К герцогу подвели боевого коня, от которого были видны одни только всепрощающие глаза, уши да копыта. Остальное укрывали наголовник и сине-желтая попона макси. Валеты, трудовая молодежь войны, подсадили Карла в седло. Вслед за герцогом по всему лагерю полезло на коняк рыцарство, а латники тем временем в две колонны выползли из лагеря во чисто поле.

Струйка в песочных часах истончалась. Соломинка, над которой по-прежнему трудилась изнуренная оральная фиксация Карла, была изжевана до последнего предела.

Герцог поцеловал "Трех Братьев" и натянул железные перчатки.

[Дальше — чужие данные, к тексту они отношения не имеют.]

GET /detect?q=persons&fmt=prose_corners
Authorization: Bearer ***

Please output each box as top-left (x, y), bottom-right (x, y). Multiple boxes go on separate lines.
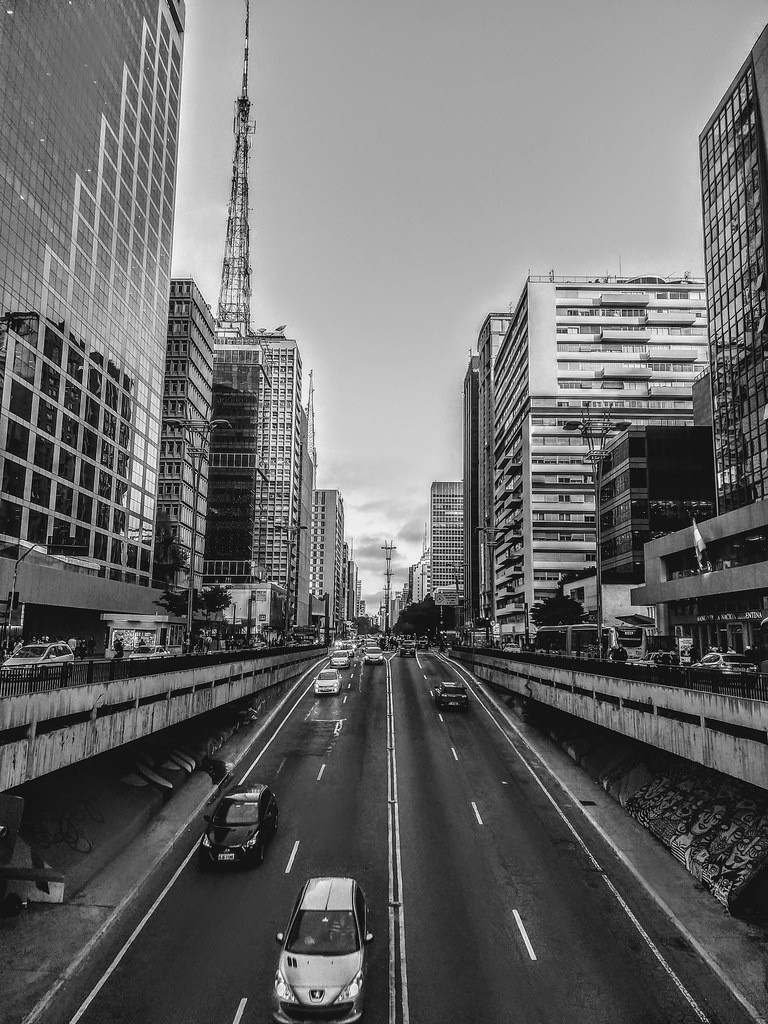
top-left (244, 804), bottom-right (259, 818)
top-left (0, 635), bottom-right (283, 665)
top-left (330, 911), bottom-right (356, 949)
top-left (607, 642), bottom-right (629, 664)
top-left (653, 644), bottom-right (763, 673)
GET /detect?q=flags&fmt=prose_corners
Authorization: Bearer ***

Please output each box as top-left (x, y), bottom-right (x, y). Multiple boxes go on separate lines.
top-left (693, 517), bottom-right (708, 571)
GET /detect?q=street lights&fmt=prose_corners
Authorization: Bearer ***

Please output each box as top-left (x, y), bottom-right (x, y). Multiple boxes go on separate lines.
top-left (474, 526), bottom-right (509, 647)
top-left (458, 595), bottom-right (476, 669)
top-left (563, 401), bottom-right (631, 672)
top-left (380, 540), bottom-right (397, 638)
top-left (447, 562), bottom-right (469, 627)
top-left (163, 417), bottom-right (232, 660)
top-left (273, 522), bottom-right (308, 638)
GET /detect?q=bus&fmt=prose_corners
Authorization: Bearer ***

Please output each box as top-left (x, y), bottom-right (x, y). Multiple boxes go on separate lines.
top-left (533, 623), bottom-right (648, 668)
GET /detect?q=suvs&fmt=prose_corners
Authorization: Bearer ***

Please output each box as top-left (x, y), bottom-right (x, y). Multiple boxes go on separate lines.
top-left (637, 651), bottom-right (680, 667)
top-left (434, 680), bottom-right (470, 712)
top-left (685, 651), bottom-right (759, 688)
top-left (271, 876), bottom-right (371, 1024)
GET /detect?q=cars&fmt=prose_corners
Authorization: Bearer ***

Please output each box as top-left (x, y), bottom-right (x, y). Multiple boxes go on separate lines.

Перстень проскрежетал по всем железным суставам изнутри, но, как всегда, вошел. Безымянный палец на правой перчатке был нарочно ого каким толстым.

Жануарий гукнул в черный зев подкопа. "Гу-гу, гу-гу", - прокатилось под землей до самой мины. Старый сапер поджег фитили и со всех ног бросился прочь.

"Паф-ф", - сказал Карл, выплевывая огрызок соломинки и при совершенном, очумелом молчании двух армий, которое невозможно было расслышать из-за грознорокочущего грома, "Толстуха-Раззява" поднялась в воздух целиком, а опустилась на землю по частям.

Те же яйца - только в профиль. Вместо башни и ворот в башне на две трети высоты крепостной стены теперь возвышалась куча битого кирпича.

И всё-таки весь Нейс сейчас анестезирован страхом, всё-таки латники, не помня себя от восторга, топочут к пролому, а Карл, преисполняющийся великофранцузским духом, вздымает вместе с мечом клич "Монжуа!" и выводит рыцарство порезвиться.

9

Городов Карл боялся и честно отдавал себе в этом отчет. "Этот клоповник, это осиное гнездо, эта клоака", - только так Карл квалифицировал в своё время Льеж, только так он мог оправдать холокост в поверженной обители неприятеля.

Городов Карл боялся потому, что в них дородная дура, забравшись на крышу, может проломить царский череп куском черепицы. Шляпный болванщик в кривом переулке - сравняться с бароном. А случайная телега в воротах - обратиться непроходимой стеной для сотни голубокровных и голубоглазых бестий.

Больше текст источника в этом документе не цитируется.